##### GEGEVEN TEKST #####

Eiser heeft hiertegen bezwaar gemaakt. In de uitspraak op bezwaar van 3 februari 2022 (de bestreden uitspraak) heeft de heffingsambtenaar het bezwaar ongegrond verklaard.
Eiser heeft tegen de bestreden uitspraak beroep ingesteld. De heffingsambtenaar heeft een verweerschrift ingediend.
De zaak is behandeld op de zitting van 5 juli 2022. De heffingsambtenaar is verschenen in de persoon van mr. P.E.H.A. Ingenhou, bijgestaan door taxateur [naam] . Eiser heeft zich laten vertegenwoordigen door [naam] , kantoorgenoot van gemachtigde.

Overwegingen

De aanleiding voor deze procedure
1. Eiser is eigenaar van de woning. Het gaat om een historische benedenwoning met tuin. De oppervlakte van de woning is ongeveer 96 m² en de oppervlakte van de tuin is ongeveer 30 m².
2. Partijen zijn het niet eens over de hoogte van de WOZ-waarde van de woning. De waardepeildatum is in dit geval 1 januari 2020. Bepalend is de staat waarin de woning op die datum verkeert. [1]
3. Eiser vindt dat de heffingsambtenaar de WOZ-waarde te hoog heeft vastgesteld. Hij vindt dat de waarde van de woning vastgesteld moet worden op € 500.000.

##### UITTREKSELS ITEMS #####

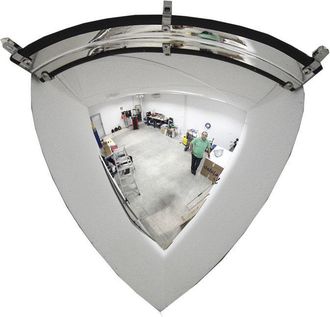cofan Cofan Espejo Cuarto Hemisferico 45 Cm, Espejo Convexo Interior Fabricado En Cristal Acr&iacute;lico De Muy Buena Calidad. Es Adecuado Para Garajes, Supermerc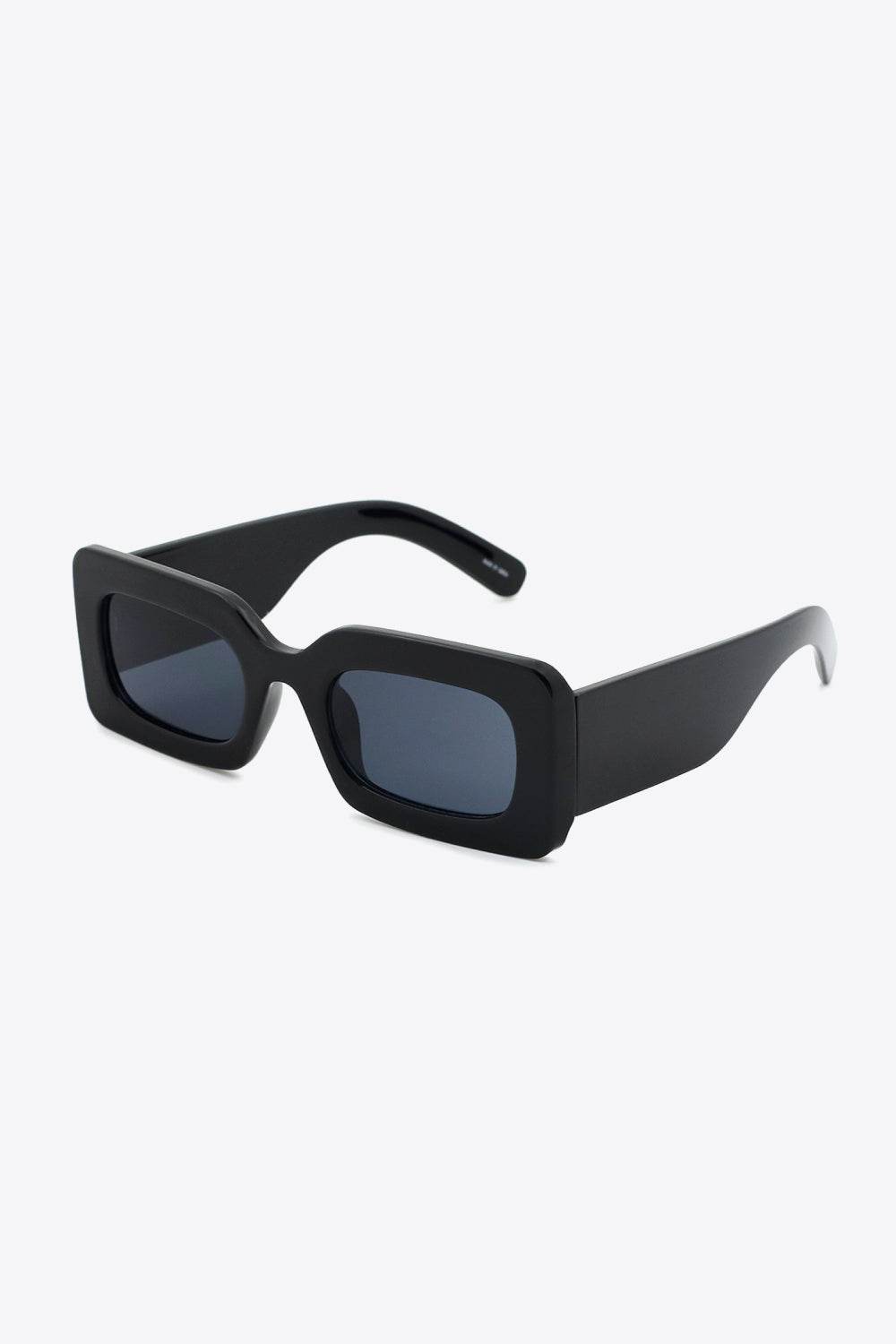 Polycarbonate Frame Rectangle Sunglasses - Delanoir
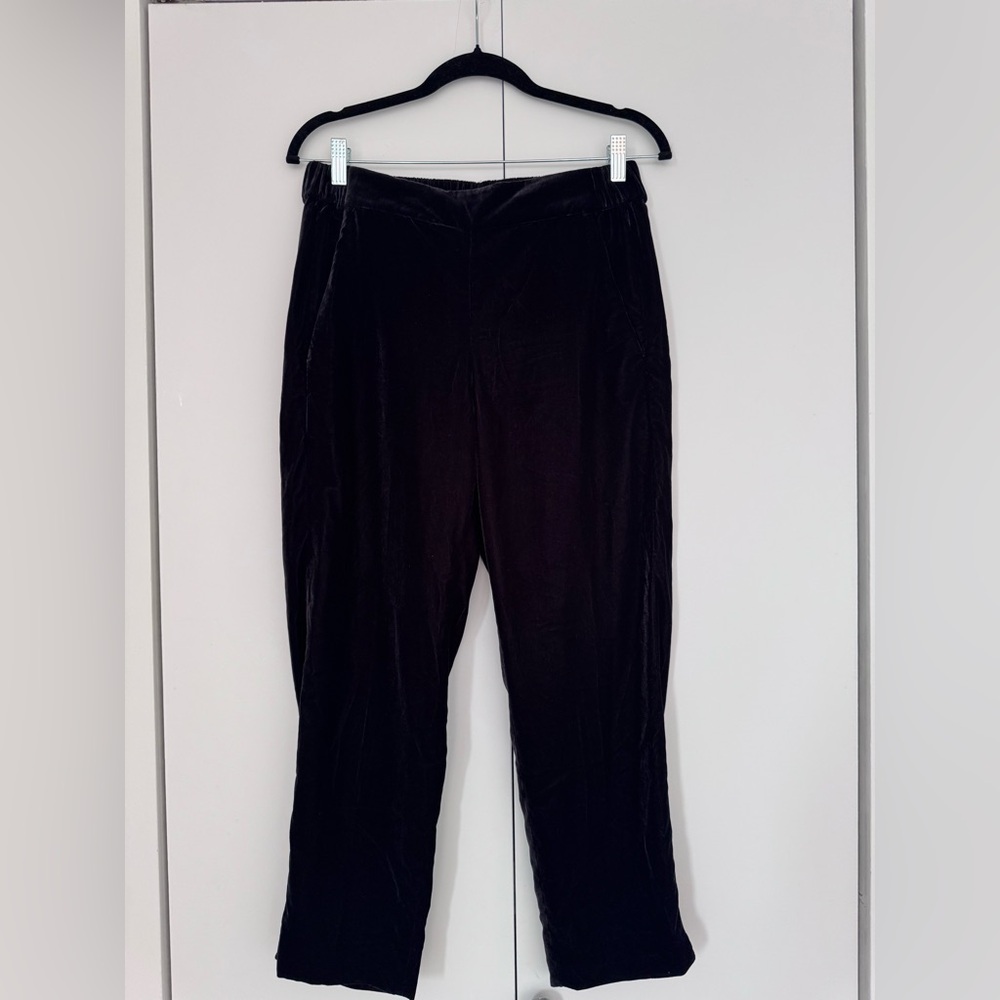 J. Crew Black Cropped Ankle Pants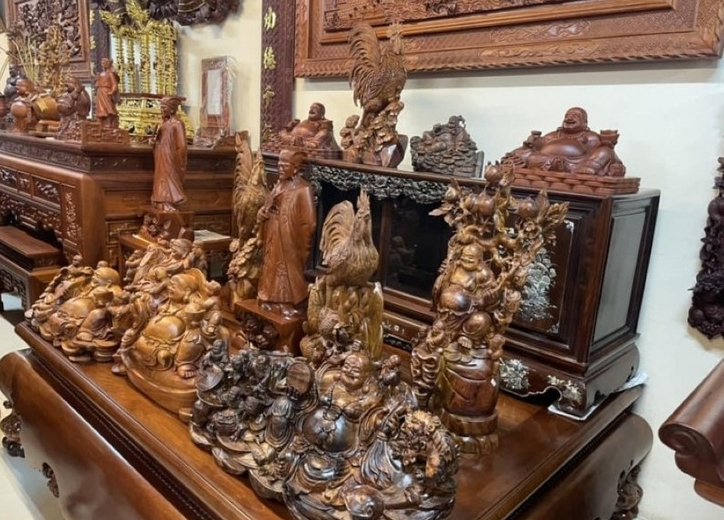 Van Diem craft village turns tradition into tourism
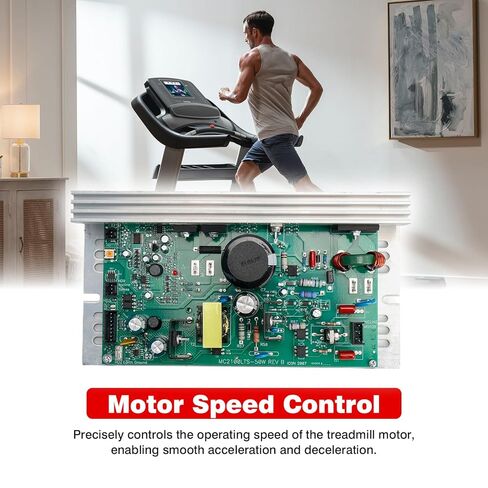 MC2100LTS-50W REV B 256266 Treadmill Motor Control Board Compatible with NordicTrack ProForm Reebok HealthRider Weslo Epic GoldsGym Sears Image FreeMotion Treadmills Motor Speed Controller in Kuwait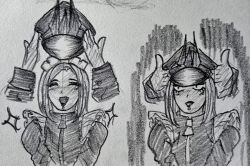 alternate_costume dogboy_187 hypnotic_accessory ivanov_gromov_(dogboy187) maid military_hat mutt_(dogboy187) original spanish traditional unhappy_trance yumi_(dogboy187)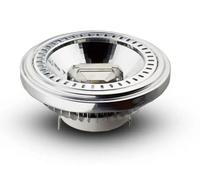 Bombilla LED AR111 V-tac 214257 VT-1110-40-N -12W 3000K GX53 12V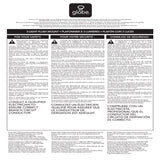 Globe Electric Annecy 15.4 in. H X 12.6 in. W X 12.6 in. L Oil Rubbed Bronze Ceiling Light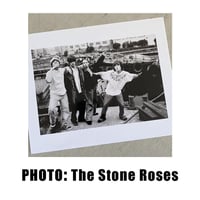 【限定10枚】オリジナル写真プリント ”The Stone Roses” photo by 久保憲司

#####
##### UITTREKSELS ITEMS #####

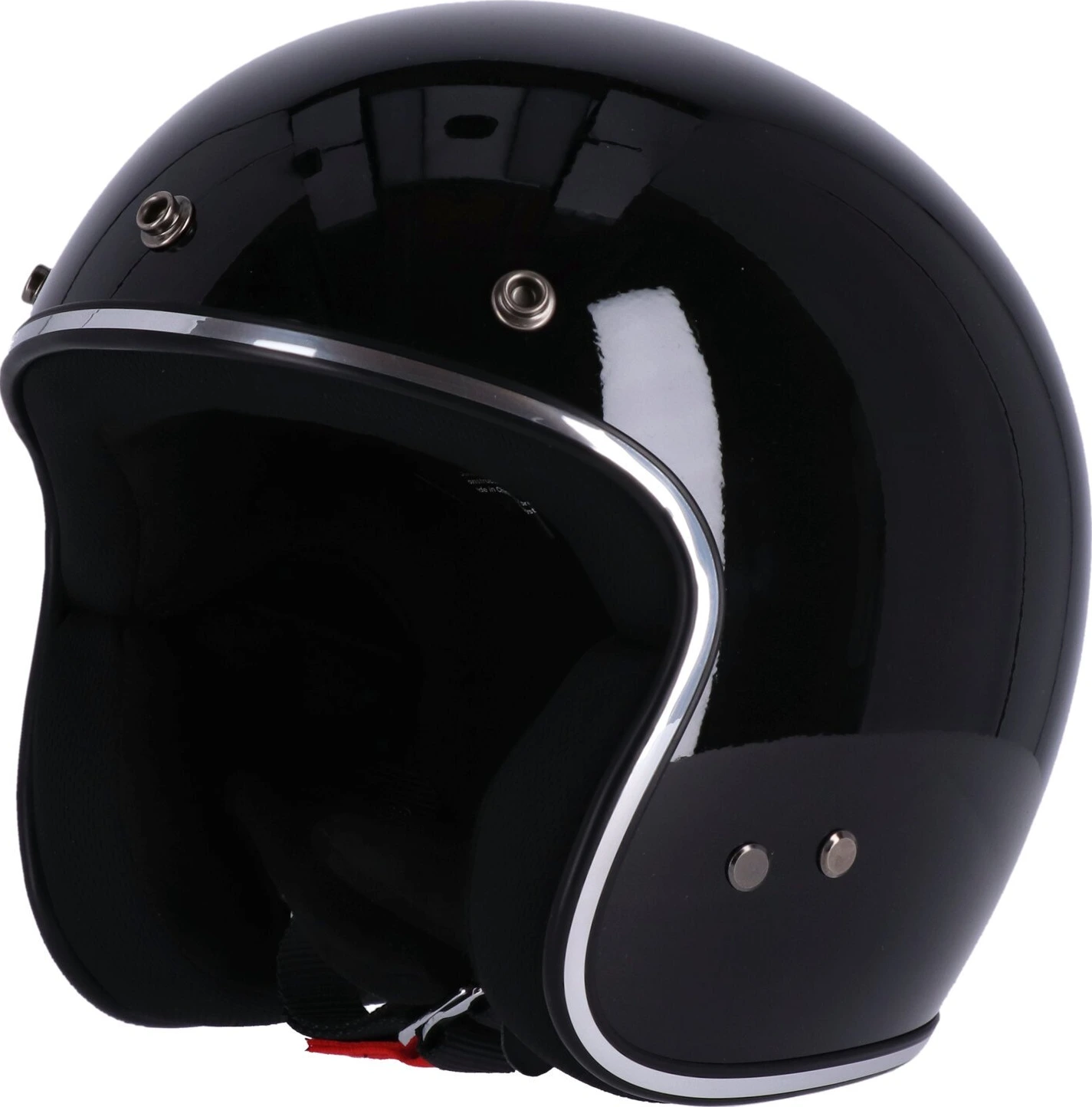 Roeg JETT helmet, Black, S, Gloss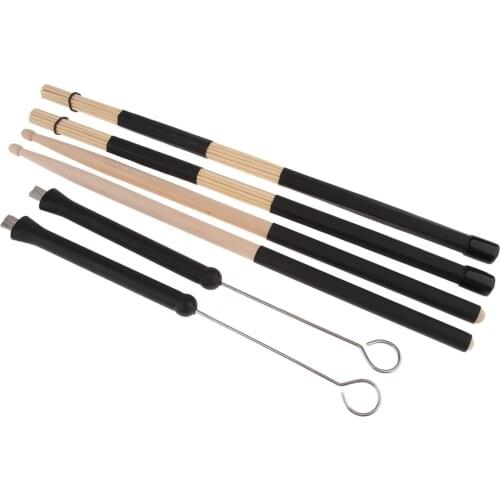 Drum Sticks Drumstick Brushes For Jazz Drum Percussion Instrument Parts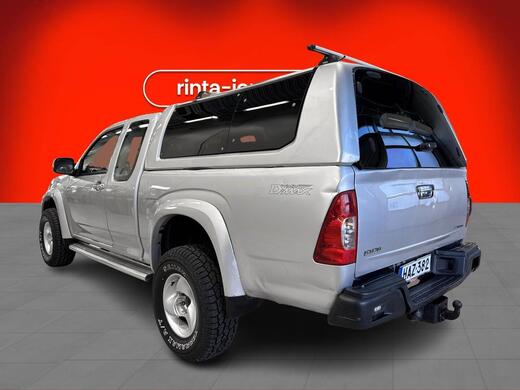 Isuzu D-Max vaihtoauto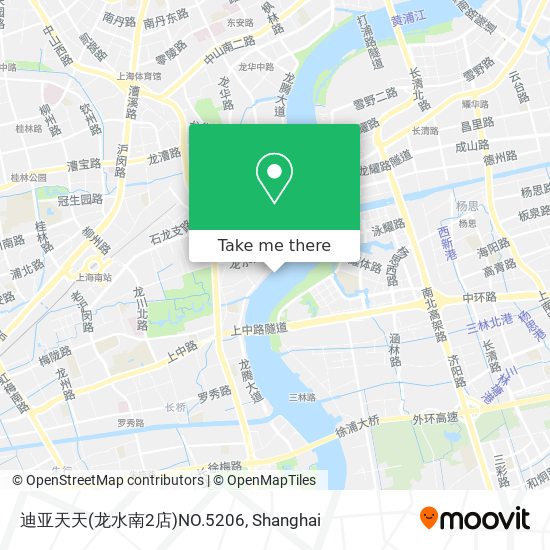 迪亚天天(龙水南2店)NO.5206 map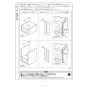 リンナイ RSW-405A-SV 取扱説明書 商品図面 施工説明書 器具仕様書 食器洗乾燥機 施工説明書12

#####

§ JOUW OPDRACHTEN
A. Op welke datum is de zaak volgens de gegeven tekst op de zitting behandeld?
B. Geef uit de gegeven tekst letterlijk het gedeelte weer van "De aanleiding voor" tot en met "op € 500.000.".
C. Schrijf de gegeven tekst over de WOZ-waarde van de woning verder, te beginnen na de laatste zin.

§ UITKOMSTEN OEFENING
A. Op 5 juli 2022.

B.
De aanleiding voor deze procedure
1. Eiser is eigenaar van de woning. Het gaat om een historische benedenwoning met tuin. De oppervlakte van de woning is ongeveer 96 m² en de oppervlakte van de tuin is ongeveer 30 m².
2. Partijen zijn het niet eens over de hoogte van de WOZ-waarde van de woning. De waardepeildatum is in dit geval 1 januari 2020. Bepalend is de staat waarin de woning op die datum verkeert. [1]
3. Eiser vindt dat de heffingsambtenaar de WOZ-waarde te hoog heeft vastgesteld. Hij vindt dat de waarde van de woning vastgesteld moet worden op € 500.000.

C.
4. De heffingsambtenaar vindt dat hij de waarde niet te hoog heeft vastgesteld. Hij heeft ter onderbouwing een taxatierapport ingediend. In dit taxatierapport is de waarde van de woning getaxeerd op € 667.000. Het taxatierapport van de heffingsambtenaar bevat gegevens en recente verkoopcijfers van andere woningen (de vergelijkingsobjecten), namelijk [adres] (verkoop 1), [adres] (verkoop 2) en [adres] (verkoop 3), alle in Amsterdam. Volgens de heffingsambtenaar valt uit de verkoopprijzen van deze vergelijkingsobjecten af te leiden dat de WOZ-waarde van de woning van eiser niet te hoog is vastgesteld.
Wat vindt de rechtbank van deze zaak?
5. De waarde die moet worden vastgesteld is de waarde in het economische verkeer. Dat is de prijs die zou zijn betaald door de meest biedende koper als de woning op de meest geschikte wijze en na de beste voorbereiding te koop is aangeboden. [2] De heffingsambtenaar moet aannemelijk maken dat hij de waarde niet te hoog heeft vastgesteld.
6. Om te beoordelen of de heffingsambtenaar aannemelijk heeft gemaakt dat hij de WOZ-waarde niet te hoog heeft vastgesteld, moet de rechtbank beoordelen of de vergelijkingsobjecten voldoende vergelijkbaar met de woning van eiser, en zo ja, of de heffingsambtenaar voldoende rekening gehouden met de verschillen tussen de vergelijkingsobjecten en de woning.
7. De rechtbank is van oordeel dat de heffingsambtenaar aannemelijk heeft gemaakt dat hij de waarde niet te hoog heeft vastgesteld. De vergelijkingsobjecten zijn goed vergelijkbaar, omdat het in alle gevallen gaat om historische benedenwoningen gelegen in het centrum en met een vergelijkbaar bouwjaar. Ook de woon- en tuinoppervlakten zijn vergelijkbaar.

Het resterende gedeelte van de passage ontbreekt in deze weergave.